Last month, a bipartisan group of House lawmakers wrote a letter to Sessions, asking him to withdraw the expansion proposal. Reps. Jim Sensenbrenner (R-Wis.) and John Conyers (D-Mich.) led the way, three months after a separate bipartisan group in the Senate penned a letter to Sessions asking him to “pare down” asset forfeiture abuses. The Senate group included Sens. Mike Lee (R-Utah), Rand Paul (R-Ky.), Tom Udall (D-N.M.) and Martin Heinrich (D-N.M.).
Paul and Rep. Tim Walberg (R-Mich.) have crafted legislation for the Fair Act, a bill that would mean sweeping reform for civil asset forfeiture. The legislation would eliminate equitable sharing and require clear and convincing criminal evidence to allow property seizures, among other reforms.
According to statistics from the National Libertarian Party, asset forfeiture allows law enforcement to seize about $5 billion in assets annually. At least 14 states have implemented measures to dramatically curtail the practice or eliminate it altogether.

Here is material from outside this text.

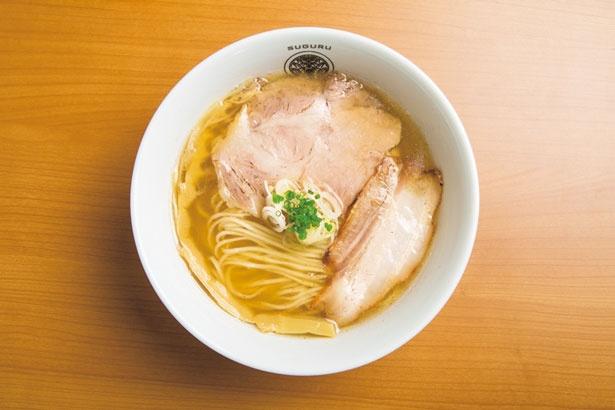 豚清湯に魚介をプラスした「塩らぁ麺」(850円)/らぁ麺 すぐる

Clark Neily, vice president for the Cato Institute’s Criminal Justice project, in an interview on Wednesday called civil asset forfeiture “one of the worst public policies” in America. Before joining Cato, Neily served as senior attorney at the Institute for Justice, one of the leading organizations challenging civil asset forfeiture. He argued that law enforcement should require a conviction to seize property, saying that most Americans would agree that threshold is “bedrock” due process. Asset forfeiture, he said, allows for very little due process and tremendous incentive for abuse.
“I think it really undermines the credibility and the moral authority of law enforcement to be perceived as policing for profit, which is what civil forfeiture is,” he said. “This idea that civil forfeiture is a tool that’s important to law enforcement, that they can take people’s property without actually convicting them of a crime, frankly I find that argument falls apart on its own under the strength of its own shortcomings.”

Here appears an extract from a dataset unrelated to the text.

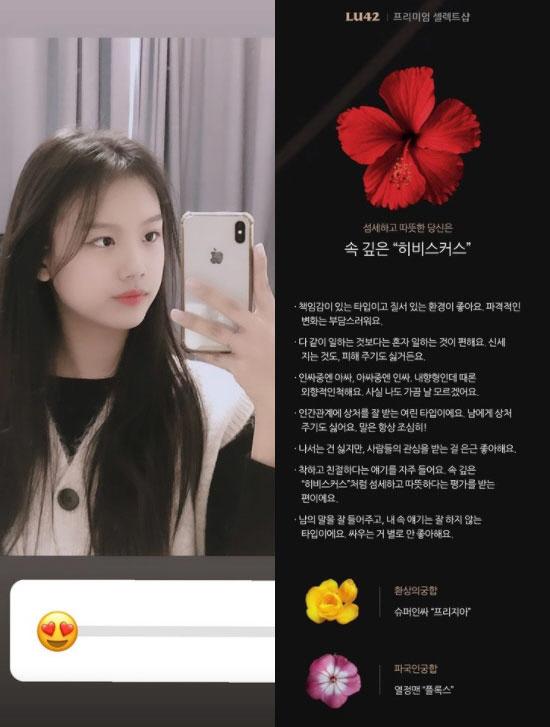 '이동국 딸' 재시, '꽃 MBTI' 결과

He said that Sessions and the federal government are headed in the wrong direction, and criticized officials for trying to entice states to follow.
“I’ve been doing public policy for almost 20 years,” he said. “I don’t think I’ve ever seen an issue where states move more quickly and more decisively than civil forfeiture. To have nearly a third of the states effectively abolish civil forfeiture in the span of a few years really underscores what a bad policy it is and how desperate the need is for reform.”